Die Prophetie von Sacharja sagt, dass der Maschiach als ein armer Mensch kommt, der einen Esel reitet. Die nächste wichtige Frage ist, wozu der Maschiach einen Esel braucht? Warum kann er nicht in einer Trage von Sklaven getragen werden, in einem Wagen fahren oder ein Pferd reiten? In der Prophetie von Sacharja steht geschrieben (Sach. 9:9): Du, Tochter Zion, freue dich sehr, und du, Tochter Jerusalem, jauchze! Siehe, dein König kommt zu dir, ein Gerechter und ein Helfer, arm und reitet auf einem Esel, auf einem Füllen der Eselin.

Der persische König Schabor (3. Jahrhundert) fragte einen Weisen: Warum erscheint euer Maschiach so arm, auf einem Esel? Soll ich ihm vielleicht meine Hengste schicken? Ich kann ihm mein bestes Pferd schicken.“  Darauf antwortete der Weise: „Hast du, König, einen Hengst, dessen Färbung tausende von Tönen hat?“ – der König sagte: „Nein.“ Der Weise setzte fort: „Unser Esel ist aber so.“ Natürlich wiedergibt das Gesagte keine genaue Beschreibung des Esels. Es ist eine Metapher, die damit verbunden ist, dass das Bild eines Esels sehr tiefe Wurzeln in jüdischer Tradition hat.

Zu Beginn ist zu sagen, dass die Mischna(eine Sammlung  der Gesetze und Bestimmungen aus dem 2 Jh.) erzählt, dass Adam sündigte und fiel (das war am Freitag, der Schöpfungsprozess nahte sich dem Ende). Danach, in der Dämmerung des sechsten Schöpfungstages, wurden noch weitere zehn Dinge erschaffen. Das sind : der Mund der Erde (der Korach verschlucken wird), die Quelle des Brunnens (Miriams Brunnen, der Juden in der Wüste begleitete), der Mund von Bileams Eselin, der Regenbogen, das Manna, der Stab, Schamir (Wurm, der für den Tempelbau eingesetzt wurde) und die Bundestafeln. Einige zählen dazu noch das Grab von Mosche Rabejnu, den Bock (den Abraham anstatt von Izchak opferte) und den Esel des Maschiachs. Das sind wie zehn Stufen, zehn Markierungen in Gottes Heilungsplan von der Sünde.

DATENSÄTZE
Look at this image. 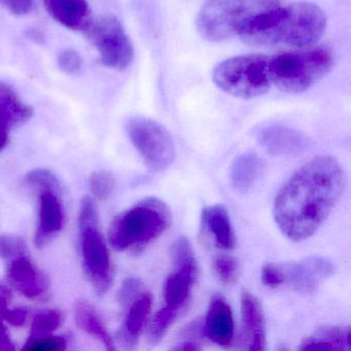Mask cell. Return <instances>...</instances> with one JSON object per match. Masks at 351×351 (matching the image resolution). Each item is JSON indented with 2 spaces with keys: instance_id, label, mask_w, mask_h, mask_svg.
I'll return each mask as SVG.
<instances>
[{
  "instance_id": "35",
  "label": "cell",
  "mask_w": 351,
  "mask_h": 351,
  "mask_svg": "<svg viewBox=\"0 0 351 351\" xmlns=\"http://www.w3.org/2000/svg\"><path fill=\"white\" fill-rule=\"evenodd\" d=\"M10 301L11 300L0 299V317L12 326H23L27 317V311L23 308L9 307Z\"/></svg>"
},
{
  "instance_id": "39",
  "label": "cell",
  "mask_w": 351,
  "mask_h": 351,
  "mask_svg": "<svg viewBox=\"0 0 351 351\" xmlns=\"http://www.w3.org/2000/svg\"><path fill=\"white\" fill-rule=\"evenodd\" d=\"M15 350L13 342L10 338L9 332H0V351H13Z\"/></svg>"
},
{
  "instance_id": "3",
  "label": "cell",
  "mask_w": 351,
  "mask_h": 351,
  "mask_svg": "<svg viewBox=\"0 0 351 351\" xmlns=\"http://www.w3.org/2000/svg\"><path fill=\"white\" fill-rule=\"evenodd\" d=\"M170 225L169 207L160 199L149 197L114 217L108 230V240L119 252H138L165 233Z\"/></svg>"
},
{
  "instance_id": "41",
  "label": "cell",
  "mask_w": 351,
  "mask_h": 351,
  "mask_svg": "<svg viewBox=\"0 0 351 351\" xmlns=\"http://www.w3.org/2000/svg\"><path fill=\"white\" fill-rule=\"evenodd\" d=\"M0 299H12L11 291L1 282H0Z\"/></svg>"
},
{
  "instance_id": "10",
  "label": "cell",
  "mask_w": 351,
  "mask_h": 351,
  "mask_svg": "<svg viewBox=\"0 0 351 351\" xmlns=\"http://www.w3.org/2000/svg\"><path fill=\"white\" fill-rule=\"evenodd\" d=\"M285 283L293 291L304 295H312L320 285L335 272V266L328 258L312 256L299 262L282 265Z\"/></svg>"
},
{
  "instance_id": "19",
  "label": "cell",
  "mask_w": 351,
  "mask_h": 351,
  "mask_svg": "<svg viewBox=\"0 0 351 351\" xmlns=\"http://www.w3.org/2000/svg\"><path fill=\"white\" fill-rule=\"evenodd\" d=\"M299 350L350 351L349 326H324L300 344Z\"/></svg>"
},
{
  "instance_id": "26",
  "label": "cell",
  "mask_w": 351,
  "mask_h": 351,
  "mask_svg": "<svg viewBox=\"0 0 351 351\" xmlns=\"http://www.w3.org/2000/svg\"><path fill=\"white\" fill-rule=\"evenodd\" d=\"M24 182L28 186L36 190H49L61 195L62 186L58 178L48 169H34L26 174Z\"/></svg>"
},
{
  "instance_id": "18",
  "label": "cell",
  "mask_w": 351,
  "mask_h": 351,
  "mask_svg": "<svg viewBox=\"0 0 351 351\" xmlns=\"http://www.w3.org/2000/svg\"><path fill=\"white\" fill-rule=\"evenodd\" d=\"M49 15L59 24L73 30H85L90 22L87 0H44Z\"/></svg>"
},
{
  "instance_id": "9",
  "label": "cell",
  "mask_w": 351,
  "mask_h": 351,
  "mask_svg": "<svg viewBox=\"0 0 351 351\" xmlns=\"http://www.w3.org/2000/svg\"><path fill=\"white\" fill-rule=\"evenodd\" d=\"M99 226L80 227L83 268L96 293L104 295L112 285V267L110 252Z\"/></svg>"
},
{
  "instance_id": "6",
  "label": "cell",
  "mask_w": 351,
  "mask_h": 351,
  "mask_svg": "<svg viewBox=\"0 0 351 351\" xmlns=\"http://www.w3.org/2000/svg\"><path fill=\"white\" fill-rule=\"evenodd\" d=\"M213 80L230 95L242 99L260 97L270 89L269 57L248 54L227 59L215 67Z\"/></svg>"
},
{
  "instance_id": "28",
  "label": "cell",
  "mask_w": 351,
  "mask_h": 351,
  "mask_svg": "<svg viewBox=\"0 0 351 351\" xmlns=\"http://www.w3.org/2000/svg\"><path fill=\"white\" fill-rule=\"evenodd\" d=\"M213 267L215 276L223 285H230L235 282L239 268L235 258L230 256H217L213 261Z\"/></svg>"
},
{
  "instance_id": "21",
  "label": "cell",
  "mask_w": 351,
  "mask_h": 351,
  "mask_svg": "<svg viewBox=\"0 0 351 351\" xmlns=\"http://www.w3.org/2000/svg\"><path fill=\"white\" fill-rule=\"evenodd\" d=\"M265 171V163L254 153L243 154L234 161L231 168V184L240 194L252 191Z\"/></svg>"
},
{
  "instance_id": "22",
  "label": "cell",
  "mask_w": 351,
  "mask_h": 351,
  "mask_svg": "<svg viewBox=\"0 0 351 351\" xmlns=\"http://www.w3.org/2000/svg\"><path fill=\"white\" fill-rule=\"evenodd\" d=\"M75 322L80 328L101 341L108 350H114V341L94 308L86 301H79L75 308Z\"/></svg>"
},
{
  "instance_id": "4",
  "label": "cell",
  "mask_w": 351,
  "mask_h": 351,
  "mask_svg": "<svg viewBox=\"0 0 351 351\" xmlns=\"http://www.w3.org/2000/svg\"><path fill=\"white\" fill-rule=\"evenodd\" d=\"M280 0H207L197 17V29L204 40L219 43L241 34Z\"/></svg>"
},
{
  "instance_id": "32",
  "label": "cell",
  "mask_w": 351,
  "mask_h": 351,
  "mask_svg": "<svg viewBox=\"0 0 351 351\" xmlns=\"http://www.w3.org/2000/svg\"><path fill=\"white\" fill-rule=\"evenodd\" d=\"M145 291L143 283L139 279L127 278L123 282L120 291L118 293V301L124 309H126L139 295Z\"/></svg>"
},
{
  "instance_id": "8",
  "label": "cell",
  "mask_w": 351,
  "mask_h": 351,
  "mask_svg": "<svg viewBox=\"0 0 351 351\" xmlns=\"http://www.w3.org/2000/svg\"><path fill=\"white\" fill-rule=\"evenodd\" d=\"M85 32L97 49L102 64L119 71H125L132 64L134 49L118 18L104 15L90 20Z\"/></svg>"
},
{
  "instance_id": "2",
  "label": "cell",
  "mask_w": 351,
  "mask_h": 351,
  "mask_svg": "<svg viewBox=\"0 0 351 351\" xmlns=\"http://www.w3.org/2000/svg\"><path fill=\"white\" fill-rule=\"evenodd\" d=\"M326 17L315 3L278 5L258 17L240 38L254 47L312 46L324 36Z\"/></svg>"
},
{
  "instance_id": "7",
  "label": "cell",
  "mask_w": 351,
  "mask_h": 351,
  "mask_svg": "<svg viewBox=\"0 0 351 351\" xmlns=\"http://www.w3.org/2000/svg\"><path fill=\"white\" fill-rule=\"evenodd\" d=\"M125 128L152 172L165 171L171 166L176 158V145L165 127L145 117H132L127 120Z\"/></svg>"
},
{
  "instance_id": "34",
  "label": "cell",
  "mask_w": 351,
  "mask_h": 351,
  "mask_svg": "<svg viewBox=\"0 0 351 351\" xmlns=\"http://www.w3.org/2000/svg\"><path fill=\"white\" fill-rule=\"evenodd\" d=\"M57 62H58L59 69L63 73L73 75L82 69L83 59L77 51L64 50L59 53Z\"/></svg>"
},
{
  "instance_id": "5",
  "label": "cell",
  "mask_w": 351,
  "mask_h": 351,
  "mask_svg": "<svg viewBox=\"0 0 351 351\" xmlns=\"http://www.w3.org/2000/svg\"><path fill=\"white\" fill-rule=\"evenodd\" d=\"M332 65L334 54L328 47H305L269 58V77L285 93H303L324 79Z\"/></svg>"
},
{
  "instance_id": "14",
  "label": "cell",
  "mask_w": 351,
  "mask_h": 351,
  "mask_svg": "<svg viewBox=\"0 0 351 351\" xmlns=\"http://www.w3.org/2000/svg\"><path fill=\"white\" fill-rule=\"evenodd\" d=\"M242 345L250 351H264L266 349V324L262 306L250 291L241 293Z\"/></svg>"
},
{
  "instance_id": "37",
  "label": "cell",
  "mask_w": 351,
  "mask_h": 351,
  "mask_svg": "<svg viewBox=\"0 0 351 351\" xmlns=\"http://www.w3.org/2000/svg\"><path fill=\"white\" fill-rule=\"evenodd\" d=\"M0 5L16 16H27L34 11V0H0Z\"/></svg>"
},
{
  "instance_id": "11",
  "label": "cell",
  "mask_w": 351,
  "mask_h": 351,
  "mask_svg": "<svg viewBox=\"0 0 351 351\" xmlns=\"http://www.w3.org/2000/svg\"><path fill=\"white\" fill-rule=\"evenodd\" d=\"M258 145L273 156L297 157L310 147V141L305 134L282 125H269L256 132Z\"/></svg>"
},
{
  "instance_id": "15",
  "label": "cell",
  "mask_w": 351,
  "mask_h": 351,
  "mask_svg": "<svg viewBox=\"0 0 351 351\" xmlns=\"http://www.w3.org/2000/svg\"><path fill=\"white\" fill-rule=\"evenodd\" d=\"M205 336L219 346L229 347L234 339V319L231 307L221 295H215L209 304L203 324Z\"/></svg>"
},
{
  "instance_id": "40",
  "label": "cell",
  "mask_w": 351,
  "mask_h": 351,
  "mask_svg": "<svg viewBox=\"0 0 351 351\" xmlns=\"http://www.w3.org/2000/svg\"><path fill=\"white\" fill-rule=\"evenodd\" d=\"M176 350H200L201 347L199 346V343L195 341H184L180 346H176Z\"/></svg>"
},
{
  "instance_id": "1",
  "label": "cell",
  "mask_w": 351,
  "mask_h": 351,
  "mask_svg": "<svg viewBox=\"0 0 351 351\" xmlns=\"http://www.w3.org/2000/svg\"><path fill=\"white\" fill-rule=\"evenodd\" d=\"M346 173L332 156H319L298 170L280 189L273 206L275 223L285 237H311L336 206L346 188Z\"/></svg>"
},
{
  "instance_id": "13",
  "label": "cell",
  "mask_w": 351,
  "mask_h": 351,
  "mask_svg": "<svg viewBox=\"0 0 351 351\" xmlns=\"http://www.w3.org/2000/svg\"><path fill=\"white\" fill-rule=\"evenodd\" d=\"M65 223V213L60 195L53 191H40L38 225L34 243L44 247L57 234L62 231Z\"/></svg>"
},
{
  "instance_id": "24",
  "label": "cell",
  "mask_w": 351,
  "mask_h": 351,
  "mask_svg": "<svg viewBox=\"0 0 351 351\" xmlns=\"http://www.w3.org/2000/svg\"><path fill=\"white\" fill-rule=\"evenodd\" d=\"M180 312L171 308L165 307L159 310L149 322L147 339L152 345L158 344L165 336L170 326L174 324Z\"/></svg>"
},
{
  "instance_id": "31",
  "label": "cell",
  "mask_w": 351,
  "mask_h": 351,
  "mask_svg": "<svg viewBox=\"0 0 351 351\" xmlns=\"http://www.w3.org/2000/svg\"><path fill=\"white\" fill-rule=\"evenodd\" d=\"M27 252V246L20 236L0 235V258L13 260Z\"/></svg>"
},
{
  "instance_id": "17",
  "label": "cell",
  "mask_w": 351,
  "mask_h": 351,
  "mask_svg": "<svg viewBox=\"0 0 351 351\" xmlns=\"http://www.w3.org/2000/svg\"><path fill=\"white\" fill-rule=\"evenodd\" d=\"M152 306L153 295L145 291L126 308V316L119 332V339L127 348H133L137 344L149 319Z\"/></svg>"
},
{
  "instance_id": "27",
  "label": "cell",
  "mask_w": 351,
  "mask_h": 351,
  "mask_svg": "<svg viewBox=\"0 0 351 351\" xmlns=\"http://www.w3.org/2000/svg\"><path fill=\"white\" fill-rule=\"evenodd\" d=\"M90 190L98 200H106L114 192L116 182L114 176L108 171H96L90 176Z\"/></svg>"
},
{
  "instance_id": "36",
  "label": "cell",
  "mask_w": 351,
  "mask_h": 351,
  "mask_svg": "<svg viewBox=\"0 0 351 351\" xmlns=\"http://www.w3.org/2000/svg\"><path fill=\"white\" fill-rule=\"evenodd\" d=\"M263 283L266 287H277L279 285H285V272H283L282 265L270 264L265 265L262 269Z\"/></svg>"
},
{
  "instance_id": "23",
  "label": "cell",
  "mask_w": 351,
  "mask_h": 351,
  "mask_svg": "<svg viewBox=\"0 0 351 351\" xmlns=\"http://www.w3.org/2000/svg\"><path fill=\"white\" fill-rule=\"evenodd\" d=\"M0 104L12 114L16 126L27 122L34 116V108L24 104L13 88L0 81Z\"/></svg>"
},
{
  "instance_id": "29",
  "label": "cell",
  "mask_w": 351,
  "mask_h": 351,
  "mask_svg": "<svg viewBox=\"0 0 351 351\" xmlns=\"http://www.w3.org/2000/svg\"><path fill=\"white\" fill-rule=\"evenodd\" d=\"M67 342L63 337L48 335L26 341L23 350L29 351H63L66 349Z\"/></svg>"
},
{
  "instance_id": "25",
  "label": "cell",
  "mask_w": 351,
  "mask_h": 351,
  "mask_svg": "<svg viewBox=\"0 0 351 351\" xmlns=\"http://www.w3.org/2000/svg\"><path fill=\"white\" fill-rule=\"evenodd\" d=\"M62 319V314L58 310H45L38 312L32 319L28 340L52 335L60 326Z\"/></svg>"
},
{
  "instance_id": "20",
  "label": "cell",
  "mask_w": 351,
  "mask_h": 351,
  "mask_svg": "<svg viewBox=\"0 0 351 351\" xmlns=\"http://www.w3.org/2000/svg\"><path fill=\"white\" fill-rule=\"evenodd\" d=\"M203 227L213 235L217 247L231 250L235 247V234L227 209L221 204L206 207L202 213Z\"/></svg>"
},
{
  "instance_id": "30",
  "label": "cell",
  "mask_w": 351,
  "mask_h": 351,
  "mask_svg": "<svg viewBox=\"0 0 351 351\" xmlns=\"http://www.w3.org/2000/svg\"><path fill=\"white\" fill-rule=\"evenodd\" d=\"M170 254H171V260L173 262L174 267L197 262L192 243L188 238L184 237V236L178 238L173 242L171 250H170Z\"/></svg>"
},
{
  "instance_id": "33",
  "label": "cell",
  "mask_w": 351,
  "mask_h": 351,
  "mask_svg": "<svg viewBox=\"0 0 351 351\" xmlns=\"http://www.w3.org/2000/svg\"><path fill=\"white\" fill-rule=\"evenodd\" d=\"M99 226V215L95 201L91 197L83 198L80 207L79 227Z\"/></svg>"
},
{
  "instance_id": "38",
  "label": "cell",
  "mask_w": 351,
  "mask_h": 351,
  "mask_svg": "<svg viewBox=\"0 0 351 351\" xmlns=\"http://www.w3.org/2000/svg\"><path fill=\"white\" fill-rule=\"evenodd\" d=\"M14 123L11 117L0 106V152L7 147L9 143V131L13 128Z\"/></svg>"
},
{
  "instance_id": "16",
  "label": "cell",
  "mask_w": 351,
  "mask_h": 351,
  "mask_svg": "<svg viewBox=\"0 0 351 351\" xmlns=\"http://www.w3.org/2000/svg\"><path fill=\"white\" fill-rule=\"evenodd\" d=\"M174 268L176 271L166 279L164 298L167 307L180 312L188 304L193 287L198 278V264L197 262L191 263Z\"/></svg>"
},
{
  "instance_id": "12",
  "label": "cell",
  "mask_w": 351,
  "mask_h": 351,
  "mask_svg": "<svg viewBox=\"0 0 351 351\" xmlns=\"http://www.w3.org/2000/svg\"><path fill=\"white\" fill-rule=\"evenodd\" d=\"M7 276L10 283L28 299L44 301L48 298V278L26 254L11 260Z\"/></svg>"
}]
</instances>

KURZE AUFGABE A
Wofür wurde Schamir laut dem Textauszug eingesetzt?
KURZE AUFGABE B
Bitte gib aus dem Textauszug alles von „Der persische König“ bis hinunter zu „jüdischer Tradition hat.“ unverändert wieder.

VOLLSTÄNDIGE ANTWORT A
Für den Tempelbau.

VOLLSTÄNDIGE ANTWORT B
Der persische König Schabor (3. Jahrhundert) fragte einen Weisen: Warum erscheint euer Maschiach so arm, auf einem Esel? Soll ich ihm vielleicht meine Hengste schicken? Ich kann ihm mein bestes Pferd schicken.“  Darauf antwortete der Weise: „Hast du, König, einen Hengst, dessen Färbung tausende von Tönen hat?“ – der König sagte: „Nein.“ Der Weise setzte fort: „Unser Esel ist aber so.“ Natürlich wiedergibt das Gesagte keine genaue Beschreibung des Esels. Es ist eine Metapher, die damit verbunden ist, dass das Bild eines Esels sehr tiefe Wurzeln in jüdischer Tradition hat.